I've only been experimenting with SQL Server 2016 recently. So, please correct me if my assumptions are incorrect:

From some research on SQL Server R Services, I see that RxHDFSConnect and RxHDFSFileSystem functions help load data from Hadoop directly into a SQL Server 2016 database.

  • Can these functions still work without a Polybase connection to Hadoop?
  • If yes, why use the Polybase connection at all?

Best Answer

The fastest way to import data into SQL Data Warehouse is to use PolyBase...

https://azure.microsoft.com/en-gb/documentation/articles/sql-data-warehouse-overview-load/

I do not think the same recommendation exists for SQL Server 2016, but it still makes sense. The two options are slightly different in that Polybase allows you to access Hadoop or Azure Blob storage directly and has been optimised for scale, eg PolyBase scale-out groups. You write ordinary T-SQL to access these external tables which is one of the main advantages - no Map Reduce jobs for you! Using R in SQL Server 2016, you would have to use stored procedure sp_execute_external_script to call these libraries, create the connection, and import the data into a dataframe. You would then have to expose the dataframe back to SQL Server as an output resultset, then write it to a table, something like ...
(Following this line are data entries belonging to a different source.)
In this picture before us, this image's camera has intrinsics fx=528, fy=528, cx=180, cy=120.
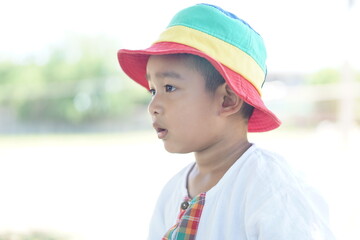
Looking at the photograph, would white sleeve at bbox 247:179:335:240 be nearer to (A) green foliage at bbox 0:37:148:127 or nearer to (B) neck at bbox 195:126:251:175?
(B) neck at bbox 195:126:251:175

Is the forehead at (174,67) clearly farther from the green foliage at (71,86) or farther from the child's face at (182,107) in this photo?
the green foliage at (71,86)

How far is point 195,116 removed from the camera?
1.21 m

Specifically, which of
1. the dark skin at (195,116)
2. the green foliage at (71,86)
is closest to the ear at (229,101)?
the dark skin at (195,116)

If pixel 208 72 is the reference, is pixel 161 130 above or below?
below

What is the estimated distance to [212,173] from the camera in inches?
49.8

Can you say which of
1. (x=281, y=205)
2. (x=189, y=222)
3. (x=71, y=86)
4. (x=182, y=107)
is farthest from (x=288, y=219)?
(x=71, y=86)

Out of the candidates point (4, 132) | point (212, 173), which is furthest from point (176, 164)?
point (4, 132)

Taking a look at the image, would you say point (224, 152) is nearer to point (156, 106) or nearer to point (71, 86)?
point (156, 106)

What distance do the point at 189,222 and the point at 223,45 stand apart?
403 mm

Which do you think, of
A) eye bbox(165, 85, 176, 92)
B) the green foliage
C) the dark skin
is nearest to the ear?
the dark skin

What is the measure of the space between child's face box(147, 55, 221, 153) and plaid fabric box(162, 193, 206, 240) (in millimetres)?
127

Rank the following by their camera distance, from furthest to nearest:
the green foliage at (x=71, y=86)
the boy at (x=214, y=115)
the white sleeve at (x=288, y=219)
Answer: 1. the green foliage at (x=71, y=86)
2. the boy at (x=214, y=115)
3. the white sleeve at (x=288, y=219)

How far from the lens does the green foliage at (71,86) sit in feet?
67.0

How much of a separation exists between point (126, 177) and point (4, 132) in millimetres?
13987
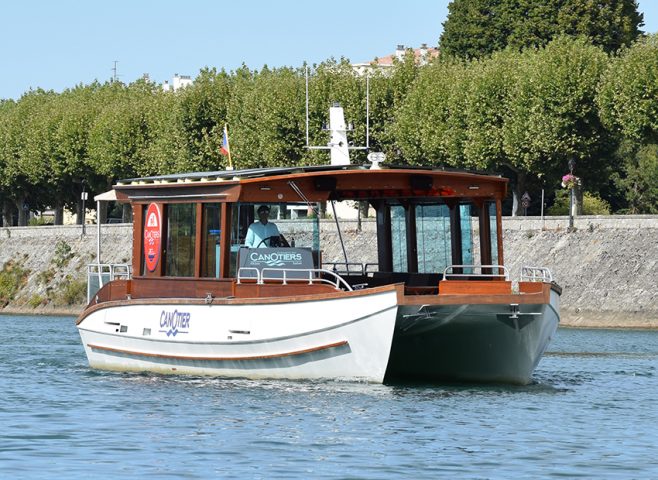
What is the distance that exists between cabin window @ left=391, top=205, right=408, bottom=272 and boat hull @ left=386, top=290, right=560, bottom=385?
2.90m

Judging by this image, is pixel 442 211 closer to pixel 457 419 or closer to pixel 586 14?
pixel 457 419

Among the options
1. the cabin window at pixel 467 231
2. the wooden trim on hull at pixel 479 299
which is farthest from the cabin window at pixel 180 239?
the wooden trim on hull at pixel 479 299

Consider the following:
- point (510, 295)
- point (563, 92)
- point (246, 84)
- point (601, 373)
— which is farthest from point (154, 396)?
point (246, 84)

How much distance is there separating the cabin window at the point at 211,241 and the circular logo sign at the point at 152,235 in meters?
1.23

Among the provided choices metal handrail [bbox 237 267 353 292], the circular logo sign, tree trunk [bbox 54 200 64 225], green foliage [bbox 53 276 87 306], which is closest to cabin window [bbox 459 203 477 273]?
metal handrail [bbox 237 267 353 292]

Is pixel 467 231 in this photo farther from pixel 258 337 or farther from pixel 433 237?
pixel 258 337

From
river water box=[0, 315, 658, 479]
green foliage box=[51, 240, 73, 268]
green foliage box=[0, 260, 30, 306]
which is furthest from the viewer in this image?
green foliage box=[0, 260, 30, 306]

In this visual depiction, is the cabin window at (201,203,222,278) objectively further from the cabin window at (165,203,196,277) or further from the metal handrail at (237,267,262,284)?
the metal handrail at (237,267,262,284)

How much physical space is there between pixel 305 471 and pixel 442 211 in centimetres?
1015

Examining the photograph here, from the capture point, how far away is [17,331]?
4834 centimetres

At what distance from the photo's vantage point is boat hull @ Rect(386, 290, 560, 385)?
23000 millimetres

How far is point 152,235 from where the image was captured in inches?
1054

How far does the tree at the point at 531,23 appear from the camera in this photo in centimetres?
8019

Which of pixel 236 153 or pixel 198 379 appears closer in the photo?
pixel 198 379
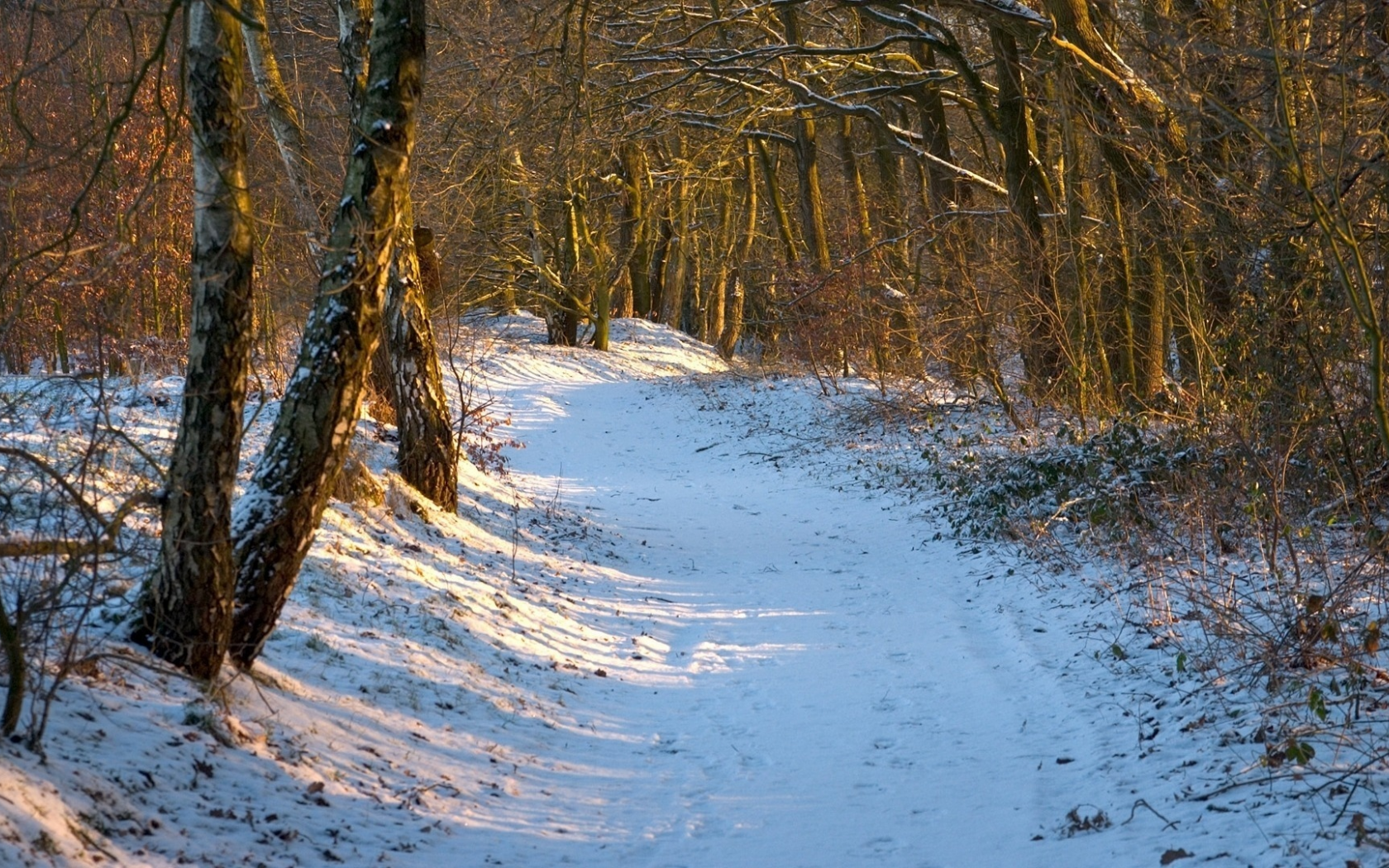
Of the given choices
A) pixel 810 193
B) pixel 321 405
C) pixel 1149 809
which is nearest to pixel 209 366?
pixel 321 405

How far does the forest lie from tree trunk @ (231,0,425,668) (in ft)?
0.07

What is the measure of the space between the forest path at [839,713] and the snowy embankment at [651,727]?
0.9 inches

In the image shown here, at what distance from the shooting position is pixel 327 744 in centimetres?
526

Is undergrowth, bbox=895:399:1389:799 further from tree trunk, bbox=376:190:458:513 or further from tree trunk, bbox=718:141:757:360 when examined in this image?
tree trunk, bbox=718:141:757:360

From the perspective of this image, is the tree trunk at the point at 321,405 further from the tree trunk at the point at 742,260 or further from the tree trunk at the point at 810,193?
the tree trunk at the point at 742,260

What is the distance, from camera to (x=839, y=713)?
659cm

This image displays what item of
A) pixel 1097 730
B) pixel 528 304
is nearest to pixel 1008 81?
pixel 1097 730

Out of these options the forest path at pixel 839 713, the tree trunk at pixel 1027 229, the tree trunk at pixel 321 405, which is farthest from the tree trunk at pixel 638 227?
the tree trunk at pixel 321 405

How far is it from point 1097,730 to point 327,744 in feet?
12.8

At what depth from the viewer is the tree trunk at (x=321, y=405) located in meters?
5.46

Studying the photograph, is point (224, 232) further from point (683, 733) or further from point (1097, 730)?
point (1097, 730)

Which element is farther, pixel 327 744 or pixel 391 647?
pixel 391 647

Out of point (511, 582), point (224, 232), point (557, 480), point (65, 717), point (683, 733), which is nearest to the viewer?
point (65, 717)

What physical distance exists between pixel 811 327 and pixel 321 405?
1551 centimetres
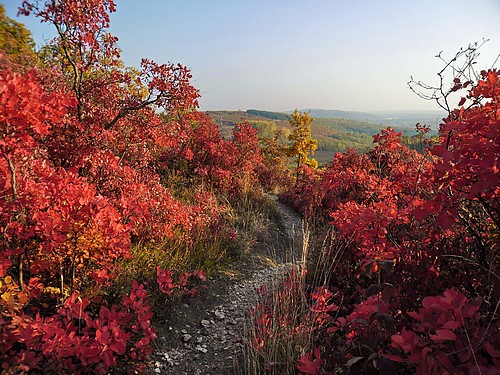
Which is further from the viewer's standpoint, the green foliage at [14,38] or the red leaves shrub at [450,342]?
the green foliage at [14,38]

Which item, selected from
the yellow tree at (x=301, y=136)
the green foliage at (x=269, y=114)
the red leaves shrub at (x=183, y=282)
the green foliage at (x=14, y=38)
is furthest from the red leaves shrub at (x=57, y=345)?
A: the green foliage at (x=269, y=114)

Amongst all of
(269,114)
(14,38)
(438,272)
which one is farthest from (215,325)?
(269,114)

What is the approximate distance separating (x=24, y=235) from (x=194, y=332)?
202cm

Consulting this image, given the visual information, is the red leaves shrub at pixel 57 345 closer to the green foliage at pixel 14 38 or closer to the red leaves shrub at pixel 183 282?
the red leaves shrub at pixel 183 282

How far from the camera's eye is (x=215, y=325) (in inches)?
141

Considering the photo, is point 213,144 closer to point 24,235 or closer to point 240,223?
point 240,223

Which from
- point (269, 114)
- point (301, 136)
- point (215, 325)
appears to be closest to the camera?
point (215, 325)

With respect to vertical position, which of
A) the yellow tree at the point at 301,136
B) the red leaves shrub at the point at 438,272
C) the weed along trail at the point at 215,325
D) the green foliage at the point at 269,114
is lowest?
the weed along trail at the point at 215,325

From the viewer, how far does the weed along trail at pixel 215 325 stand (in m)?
2.93

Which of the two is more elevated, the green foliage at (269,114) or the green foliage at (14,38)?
the green foliage at (269,114)

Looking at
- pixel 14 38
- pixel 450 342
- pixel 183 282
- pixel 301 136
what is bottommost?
pixel 183 282

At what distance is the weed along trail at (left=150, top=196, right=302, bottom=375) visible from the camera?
2928mm

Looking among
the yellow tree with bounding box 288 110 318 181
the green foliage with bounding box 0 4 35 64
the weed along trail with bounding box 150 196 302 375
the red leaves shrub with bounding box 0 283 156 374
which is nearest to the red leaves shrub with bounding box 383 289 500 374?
the weed along trail with bounding box 150 196 302 375

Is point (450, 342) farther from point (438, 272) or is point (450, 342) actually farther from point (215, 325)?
point (215, 325)
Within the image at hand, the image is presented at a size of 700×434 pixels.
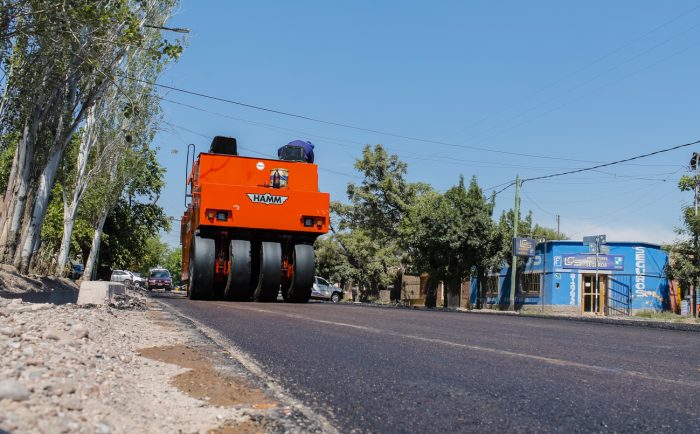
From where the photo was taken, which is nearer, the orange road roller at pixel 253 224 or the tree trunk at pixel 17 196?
the orange road roller at pixel 253 224

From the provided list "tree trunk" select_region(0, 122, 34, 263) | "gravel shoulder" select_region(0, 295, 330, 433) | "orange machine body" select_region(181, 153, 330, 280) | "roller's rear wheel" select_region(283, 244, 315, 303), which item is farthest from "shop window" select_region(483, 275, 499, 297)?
"gravel shoulder" select_region(0, 295, 330, 433)

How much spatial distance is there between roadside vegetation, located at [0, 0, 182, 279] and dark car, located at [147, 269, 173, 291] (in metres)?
18.3

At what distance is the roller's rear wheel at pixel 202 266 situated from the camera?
51.7ft

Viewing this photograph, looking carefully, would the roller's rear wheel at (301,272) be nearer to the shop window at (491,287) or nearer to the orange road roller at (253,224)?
the orange road roller at (253,224)

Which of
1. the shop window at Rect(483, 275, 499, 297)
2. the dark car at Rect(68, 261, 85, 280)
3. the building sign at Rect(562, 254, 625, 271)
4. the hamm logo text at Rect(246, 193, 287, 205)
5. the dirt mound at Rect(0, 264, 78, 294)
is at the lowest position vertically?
the dirt mound at Rect(0, 264, 78, 294)

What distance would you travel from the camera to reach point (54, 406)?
9.24 feet

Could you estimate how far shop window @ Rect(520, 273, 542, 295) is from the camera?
40.2 m

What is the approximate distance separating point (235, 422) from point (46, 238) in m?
48.1

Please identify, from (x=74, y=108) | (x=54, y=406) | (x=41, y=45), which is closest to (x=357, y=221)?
(x=74, y=108)

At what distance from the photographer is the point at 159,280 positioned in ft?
189

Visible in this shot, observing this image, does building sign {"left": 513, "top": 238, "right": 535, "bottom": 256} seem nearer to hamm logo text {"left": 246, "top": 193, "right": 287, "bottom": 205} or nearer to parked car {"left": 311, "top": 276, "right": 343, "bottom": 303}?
parked car {"left": 311, "top": 276, "right": 343, "bottom": 303}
--NB This is pseduo-code / will not execute!

INSERT INTO dbo.someTable ( ... 
EXEC dbo.sp_execute_external_script
    @language = N'R', 
    @script = N'
library(RxHDFSConnect)
OutputDataSet <- some code that allows RxHDFSConnect to get some data ...'
WITH RESULT SETS ( ( col1 INT NOT NULL, col2 FLOAT NOT NULL ... etc ) );

Just in terms of number of steps it feels more complicated. I haven't done any scale testing on this but instinct tells me this is not meant for massive volumes. Interestingly I could only find this page on importing data with RevoScaelR in googlecache.

What kind of use cases are you looking out, just out of interest?